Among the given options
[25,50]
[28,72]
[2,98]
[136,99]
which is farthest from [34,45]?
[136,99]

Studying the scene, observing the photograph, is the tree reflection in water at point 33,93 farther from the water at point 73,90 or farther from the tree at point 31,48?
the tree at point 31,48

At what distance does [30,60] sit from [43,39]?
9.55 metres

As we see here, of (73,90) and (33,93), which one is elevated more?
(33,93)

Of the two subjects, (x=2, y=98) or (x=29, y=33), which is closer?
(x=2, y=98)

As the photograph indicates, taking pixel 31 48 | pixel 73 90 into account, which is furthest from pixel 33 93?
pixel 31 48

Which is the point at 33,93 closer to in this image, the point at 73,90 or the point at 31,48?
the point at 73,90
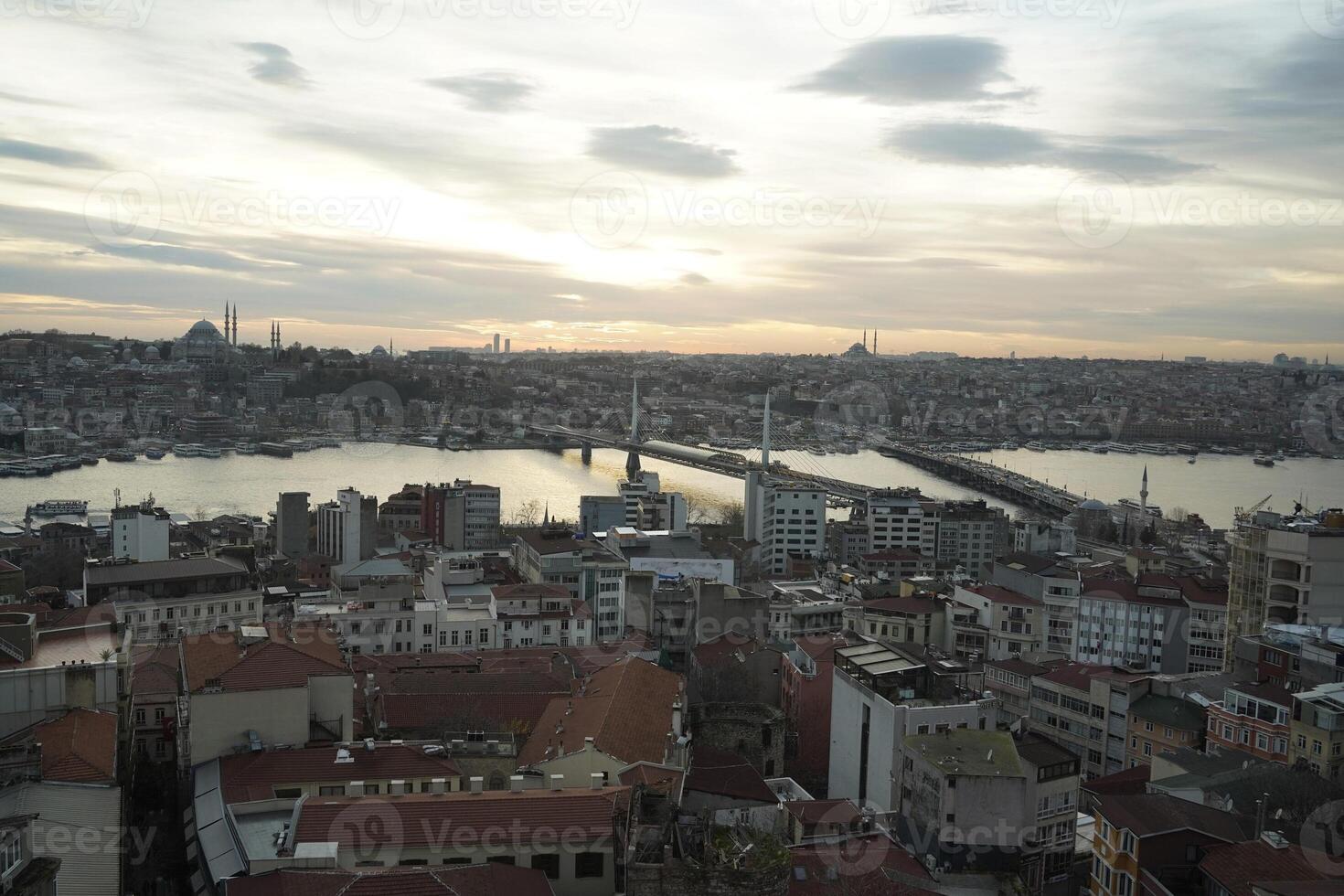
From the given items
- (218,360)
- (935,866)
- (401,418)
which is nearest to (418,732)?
(935,866)

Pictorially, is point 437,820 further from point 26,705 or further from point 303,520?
point 303,520

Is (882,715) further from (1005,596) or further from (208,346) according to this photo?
(208,346)

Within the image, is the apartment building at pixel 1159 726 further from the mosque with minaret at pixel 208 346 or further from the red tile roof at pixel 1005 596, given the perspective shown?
the mosque with minaret at pixel 208 346

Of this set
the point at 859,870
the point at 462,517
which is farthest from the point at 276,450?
the point at 859,870

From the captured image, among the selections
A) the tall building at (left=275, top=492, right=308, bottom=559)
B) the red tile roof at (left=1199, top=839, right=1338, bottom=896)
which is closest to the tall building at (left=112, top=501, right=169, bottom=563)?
the tall building at (left=275, top=492, right=308, bottom=559)

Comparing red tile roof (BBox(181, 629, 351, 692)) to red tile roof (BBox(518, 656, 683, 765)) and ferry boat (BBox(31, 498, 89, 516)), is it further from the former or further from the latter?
ferry boat (BBox(31, 498, 89, 516))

REQUIRED WORK>
Transcribe the listing in full and omit the pictures.

SOLUTION TO THE EXERCISE>
Among the given options
[25,50]
[28,72]
[2,98]
[136,99]
which is farthest from [34,45]?
[136,99]

Studying the scene, observing the photograph, is the tree reflection in water at point 33,93 farther from the water at point 73,90 or farther from the tree at point 31,48?
the tree at point 31,48

At what distance does [30,60] sit from [43,39]?
9.55 metres

As we see here, of (73,90) and (33,93), which one is elevated more?
(33,93)

Of the two subjects, (x=2, y=98) or (x=29, y=33), which is closer?
(x=2, y=98)

As the photograph indicates, taking pixel 31 48 | pixel 73 90 into account, which is furthest from pixel 33 93?
pixel 31 48

Which is the point at 33,93 closer to in this image, the point at 73,90 or the point at 31,48?
the point at 73,90
From the given items
- (218,360)
- (935,866)
- (401,418)
which is nearest to (418,732)?
(935,866)

Pictorially, is point 437,820 further from point 26,705 or further from point 303,520?
point 303,520

Is (882,715) further from (1005,596) or further from (208,346) according to this photo?
(208,346)

Within the image, is the apartment building at pixel 1159 726 further from the mosque with minaret at pixel 208 346 or further from the red tile roof at pixel 1005 596, given the perspective shown?
the mosque with minaret at pixel 208 346

Of this set
the point at 859,870
the point at 462,517
which is farthest from the point at 276,450?
the point at 859,870

From the captured image, among the selections
A) the tall building at (left=275, top=492, right=308, bottom=559)
B) the red tile roof at (left=1199, top=839, right=1338, bottom=896)
which is closest to the tall building at (left=112, top=501, right=169, bottom=563)?
the tall building at (left=275, top=492, right=308, bottom=559)

Comparing red tile roof (BBox(181, 629, 351, 692)) to red tile roof (BBox(518, 656, 683, 765)) and ferry boat (BBox(31, 498, 89, 516)), is it further from the former or further from the latter?
ferry boat (BBox(31, 498, 89, 516))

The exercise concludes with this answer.